Nacida Rose-Alphonsine Plessis el 15 de enero de 1824 en algún rincón deshidratado de Normandía, entre barro espeso y escasez de metáforas felices, fue hija de un alcohólico sin timing y de una madre que se evaporó sin nota de despedida. Aprendió temprano que el cuerpo femenino era un capital circulante: que la mirada puede venderse, el silencio cotiza y la belleza, bien empaquetada, se convierte en pasaporte (y en pasarela).
En la Francia posnapoleónica, donde el hambre era una indecencia que se disimulaba con encajes y el raquitismo una estética de élite, Marie comprendió que su delgadez no era enfermedad sino estilización. A los doce ya era visible -léase: disponible-; a los quince, trasplantada a París, mutó en orquídea del demi-monde: ni esposa, ni virgen, ni institutriz, sino algo nuevo y temido: una cortesana ilustrada con diccionario de sinónimos y debilidad por la dramaturgia clásica. Leía a Voltaire en bata y sabía distinguir un burdeos legítimo de una metáfora mal servida.

Ella sola -sin preceptora ni esposo- se dio el lujo de convertirse en arquitecta de su propio mito. Su departamento: showroom emocional y gabinete de relaciones exteriores. Camelias blancas para visitas eventuales; rojas, para los accionistas afectivos. La agenda de Marie era un tratado geopolítico con lencería. No solo abría las piernas, abría universos. Produjo subjetividades, escribió afectos en piel ajena y fundó una economía sentimental de altísimo impacto bursátil. Poetas, banqueros, diplomáticos: todos salían de su lecho un poco más cotizables.
Dumas hijo la convirtió en parábola con La Dame aux Camélias, domesticando su historia en papel reciclado de moral romántica. Verdi, menos pudoroso, en La Traviata, le puso partitura y la mató en Do mayor: Violetta, la puta que redime al hombre y al público. Siempre bella, siempre enferma, siempre útil. Marie murió como manda el canon: flaca, joven y productiva hasta el último aliento. Tuberculosis, por supuesto —la enfermedad-filtro que convertía a las mujeres en daguerrotipos deseables-.

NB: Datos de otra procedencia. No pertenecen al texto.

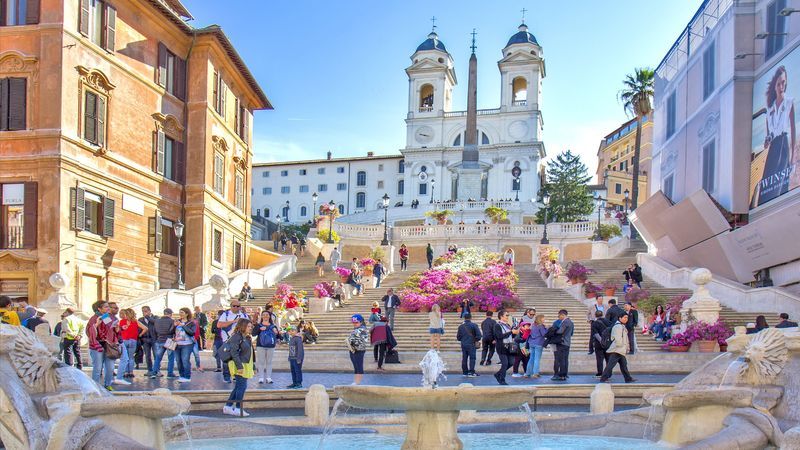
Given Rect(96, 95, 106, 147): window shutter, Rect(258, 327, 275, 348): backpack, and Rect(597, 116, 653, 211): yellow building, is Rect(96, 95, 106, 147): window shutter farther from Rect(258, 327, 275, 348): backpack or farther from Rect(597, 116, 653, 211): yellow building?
Rect(597, 116, 653, 211): yellow building

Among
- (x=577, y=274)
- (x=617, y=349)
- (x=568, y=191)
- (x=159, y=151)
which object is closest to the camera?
(x=617, y=349)

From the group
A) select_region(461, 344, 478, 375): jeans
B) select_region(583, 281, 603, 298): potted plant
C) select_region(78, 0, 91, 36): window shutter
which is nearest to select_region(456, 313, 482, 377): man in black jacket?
select_region(461, 344, 478, 375): jeans

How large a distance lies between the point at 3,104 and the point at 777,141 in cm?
2409

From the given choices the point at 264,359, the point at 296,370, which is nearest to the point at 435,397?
the point at 296,370

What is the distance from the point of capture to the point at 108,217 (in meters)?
26.8

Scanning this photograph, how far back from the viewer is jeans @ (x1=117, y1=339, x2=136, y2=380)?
48.1ft

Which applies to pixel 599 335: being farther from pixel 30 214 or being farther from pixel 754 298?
pixel 30 214

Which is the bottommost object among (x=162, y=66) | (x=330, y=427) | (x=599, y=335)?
(x=330, y=427)

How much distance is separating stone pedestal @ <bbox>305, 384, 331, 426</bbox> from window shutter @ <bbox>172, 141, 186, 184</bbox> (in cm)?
2258

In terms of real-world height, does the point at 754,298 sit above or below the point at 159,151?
below

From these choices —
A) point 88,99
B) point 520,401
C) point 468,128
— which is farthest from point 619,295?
point 468,128

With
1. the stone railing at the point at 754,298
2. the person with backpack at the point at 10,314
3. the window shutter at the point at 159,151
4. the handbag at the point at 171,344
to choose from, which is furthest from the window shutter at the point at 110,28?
the stone railing at the point at 754,298

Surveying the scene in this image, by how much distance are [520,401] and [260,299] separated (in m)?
22.9

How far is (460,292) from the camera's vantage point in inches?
1042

Tras su muerte, el 3 de febrero de 1847, con tan solo 23 años, su ajuar fue subastado como catálogo de estilo; su memoria, reciclada como monumento involuntario a la precariedad performativa. No escribió tratados ni compuso nocturnos, pero entendió que en un mundo que negaba el genio a las mujeres, el cuerpo puede ser discurso, gesto y archivo. Fue mártir laica, santa cortesana y gerente de sí misma.
Marie Duplessis sigue ahí, incómodamente vigente, como espejo empañado de todos los cánones: deseable, sacrificable y, con algo de suerte, canónica.